Rethinking rotator cuff tears

May 13, 2025

There are over 26 million rotator cuff tears in the United States alone. That is not a metaphor. It is a quiet fact. These tears exist, largely unseen, and for the most part, unfelt.

We tend to imagine that anatomy is destiny. That a tear in a tendon must lead to pain. That pain, if significant, demands correction. But this linear thinking—tear leads to dysfunction, dysfunction requires repair—is beginning to falter. Dr. John Kuhn, an orthopedic surgeon and academic, has spent the last two decades studying this terrain, and the patterns he observes do not match our expectations.

The majority of full-thickness rotator cuff tears are not tragic injuries. They are part of the slow weathering of tissue with time—like lichen spreading across stone. Many are incidental, not consequential. Kuhn’s long-term studies show that, with structured physiotherapy and patient engagement, three-quarters of patients avoid surgery. Not for weeks or months, but for years—ten and counting.

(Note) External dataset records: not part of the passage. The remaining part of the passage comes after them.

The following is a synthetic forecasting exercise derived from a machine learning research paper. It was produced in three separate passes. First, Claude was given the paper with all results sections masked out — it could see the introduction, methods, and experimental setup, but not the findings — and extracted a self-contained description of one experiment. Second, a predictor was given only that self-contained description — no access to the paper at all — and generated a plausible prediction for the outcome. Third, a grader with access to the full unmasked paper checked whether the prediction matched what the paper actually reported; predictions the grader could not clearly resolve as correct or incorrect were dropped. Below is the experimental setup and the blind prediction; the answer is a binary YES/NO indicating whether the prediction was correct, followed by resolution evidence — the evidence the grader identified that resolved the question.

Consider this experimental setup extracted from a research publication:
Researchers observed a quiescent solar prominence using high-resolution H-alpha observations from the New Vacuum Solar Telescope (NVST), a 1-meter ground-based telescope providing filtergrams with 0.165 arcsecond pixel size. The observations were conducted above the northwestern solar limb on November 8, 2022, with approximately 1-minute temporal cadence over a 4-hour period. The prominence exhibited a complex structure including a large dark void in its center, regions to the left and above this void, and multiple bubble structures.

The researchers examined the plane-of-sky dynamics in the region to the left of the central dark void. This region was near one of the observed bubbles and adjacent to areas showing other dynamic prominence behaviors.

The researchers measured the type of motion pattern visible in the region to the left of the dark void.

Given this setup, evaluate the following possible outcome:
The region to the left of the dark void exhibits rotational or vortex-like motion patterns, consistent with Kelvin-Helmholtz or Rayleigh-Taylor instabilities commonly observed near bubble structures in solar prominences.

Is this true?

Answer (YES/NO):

What, then, drives the need for surgery? The answer is disarmingly human: belief. Patients who expect physical therapy to fail are the ones who abandon it. The implication is not that pain is imagined, but that recovery is entangled with cognition, with narrative, with the future the patient envisions for themselves.

There is a kind of humility in Kuhn’s approach. He is not dismissing surgery. He performs it when needed—especially when function is lost or trauma is recent. But he resists the surgical impulse when it is driven solely by imaging or fear. The image is not the experience. The tear is not the story.

There is a poetic tension in this: a structure can be torn, yet the person remains whole. The rotator cuff, it seems, is not a singular predictor of shoulder pain, but a piece in a larger system—one that includes the nervous system, the mind, the social context, and time itself.

This is the physics of clinical care: small forces add up, trajectories are unpredictable, and certainty is rare. But patterns emerge. And the pattern Kuhn offers is this: belief matters. Context matters. Surgery is not inevitable.

Science, after all, is not just about measuring what is. It is about understanding what matters.